Neapolitan cards  In packs of forty cards, not the usual fifty-two.

“Il sole, il sole!”  The sun, the sun! (Italian).

Nietzsche … Dionysic ecstasy  Nietzsche contrasted dark Dionysus and light Apollo in The Birth of Tragedy (1872).

campanilismo  Love of one’s village (Italian), from the bell-tower or campanile.

Cirenaica  North African region ceded, with Tripoli, to Italy in 1912.

Sunday morning … heading for Lucerne  Sunday is 21 September 1913. DHL is walking south-west to Lucerne on Lake Lucerne.

top of the hill  The Albispass, above Langnau-Gattikon.

the lake … Rigi  The lake is the Zuger See. Rigi is a mountain with a pass between the Zuger See and Lake Lucerne, giving panoramic views.

crambling  Stiff, decrepit (dialect).

meek … earth  From Matthew v.5.

town  Zug, at the north-east corner of the Zuger See.

angenehm  Pleasant (German).

town  Arth, at the southern tip of the Zuger See.

last station  Flüelen, at the bottom end of Lake Lucerne.

to the Lake  I.e. from some 30 miles south of Flüelen.

Interlaken  One of the oldest tourist resorts in central Switzerland.

valley  The Reusstal, valley of the river Reuss.

edelweiss pottery  Souvenirs with representations of the Alpine flower.

Excelsior  ‘Higher’ (Latin); poem (1841) by Henry Wadsworth Longfellow (1807–82) in which the hero unswervingly climbs the mountain of his idealistic purpose and dies.

Streatham  Commuter suburb of south London.

Sadish  Like the Marquis de Sade (1740–1814), sadistic.

Red Indians … torture  A notion DHL probably derived from the American novelist James Fenimore Cooper (1789–1851).
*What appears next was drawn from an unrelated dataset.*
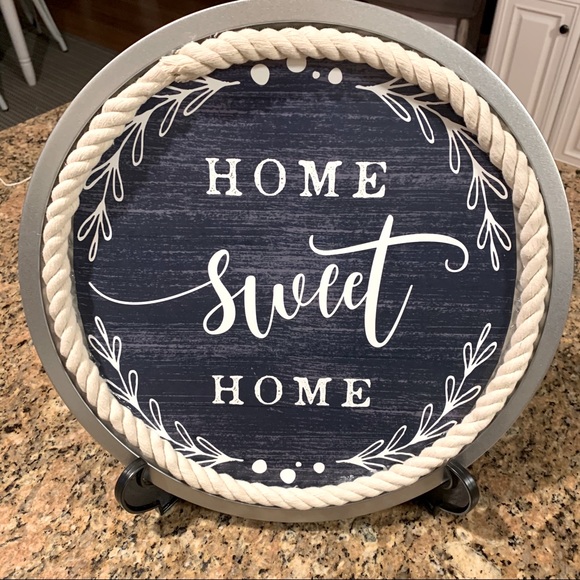 Accents Home Decor Poshmark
rushing wave of death  Avalanches are common in the Reusstal.

crew-yardsFor herds (‘crews’) of cattle.

little town  Gurtnellen.

tunnel  St Gotthard rail tunnel (built 1872–80), piercing the Alps for 9 miles between Göschenen and Airolo.
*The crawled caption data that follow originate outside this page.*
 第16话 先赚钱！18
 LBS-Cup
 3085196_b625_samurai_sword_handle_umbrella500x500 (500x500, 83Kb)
pass  Schöllenen Pass, above Göschenen.

Russians killed  In fighting the French here, August–September 1799.

Skegness or Bognor  Typical English seaside holiday resorts.

village … castle  Hospental.

Gotthard  St Gotthard Pass.

oil-cloth  Waterproofed canvas.

Sportverein  Sports club (German).

“Das ist schön … Hübsch,”  That is beautiful … Pretty (German).

camels  I.e. with back-packs like humps.

Encore  More (French).

descent  From the St Gotthard Pass to Airolo.

britching  Breeching (dialect) or straining backwards, from the breeching strap against which a descending carthorse strains.

“Kennst … blühen?”  Know you the land where the lemon-trees bloom? (German); from Goethe (1749–1832), Wilhelm Meisters Lehrjahre (1795–6), Bk III, chap. 1.

valley-head  Of the river Ticino.

“Quanto … chilo,”  How much do the grapes cost? … Sixty a kilo (Italian, the dominant language in southern Switzerland).

“Ja … reizend,”  Yes, this is nice (German).

station  Lavorgno, c. 12 miles south-east of Airolo, fits DHL’s trainfare.

the end  I.e. Capolago, at the southern tip.

terminus  Cernobbio.

“Vous … parasol.”  You have left your parasol (French).